Dopo venticinque anni anche i poveri nuclearisti nostrani avevano rialzato la testa ed erano ormai proiettati verso un rilancio della politica atomica quando un brutto giorno di marzo del 2011 a un terremoto si aggiunse un maremoto che investì la centrale di Fukushima sulle coste del supertecnologico e democratico Giappone. Tra l’altro i sei reattori gestiti dalla Tepco, una società giapponese, erano di costruzione della General Electric, quindi macchinari americani, roba della quale ci si può fidare. Quello che avvenne nell’impianto non è in fondo particolarmente degno di nota, essendo la semplice conferma del fatto che se ci si affida a una tecnologia scarsamente controllabile questa prima o poi andrà fuori controllo.

Molto più interessante è ciò che avvenne – e avviene ancora oggi – fuori dall’impianto. L’idea di gestione del disastro emerse nitidamente nelle parole e nelle azioni degli uomini del governo giapponese, della Tepco, dell’informazione, di tutti gli uomini di potere. Le notizie sulla gravità della situazione vennero sistematicamente minimizzate e agli abitanti della regione non fu consentito di sapere quali rischi correvano, se fosse necessario, opportuno, inopportuno o impossibile andare via da lì, quali sarebbero stati gli effetti sui bambini e sulle future generazioni. Nelle duecento pagine di questo volume il quadro viene dipinto in maniera sufficientemente dettagliata mettendo in luce aspetti che se non fossero tragici potrebbero rientrare nelle spirali comiche di un cabaret dell’assurdo. Voglio solo citare la questione della “radiofobia” tirata in ballo dal vicerettore della Facoltà di medicina il quale il 20 marzo 2011 dichiarò pubblicamente che: “Chi sorride non patirà danno alcuno dalla radioattività, questa colpirà solo chi sarà preoccupato. Se affrontate la situazione, per quanto difficile possa essere, ecco che la radioattività non vi colpirà. Ad ogni modo 100 µSv/ora non rappresentano un pericolo per la salute.” Per poi precisare in un’intervista successiva: “Grazie alla sperimentazione sui ratti sappiamo chiaramente che gli animali stressati sono quelli più colpiti dalle radiazioni. Lo stress non fa per niente bene a gente che sia stata soggetta a radiazioni. “D’altronde uno stato mentale di stress indebolisce il sistema immunitario e di conseguenza può favorire l’insorgere di alcune malattie cancerogene e non.”

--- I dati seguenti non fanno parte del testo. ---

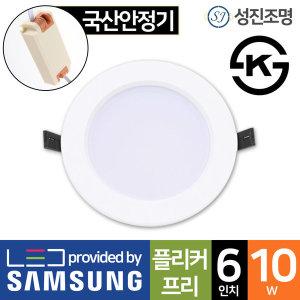 LED 다운라이트 매입등 매립등 / SJ 6인치 10W(KS)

Ritengo che ogni commento sia superfluo.

Oggi la parola d’ordine è, come recita il titolo – Dimenticare. Un oblio necessario per non mettere in discussione un’idea di benessere dove produzione e consumo di energia possano essere illimitati e soprattutto diretti dall’alto da tecnici dall’indiscutibile competenza. Il tutto fino alla prossima centrale che salta, chissà dove.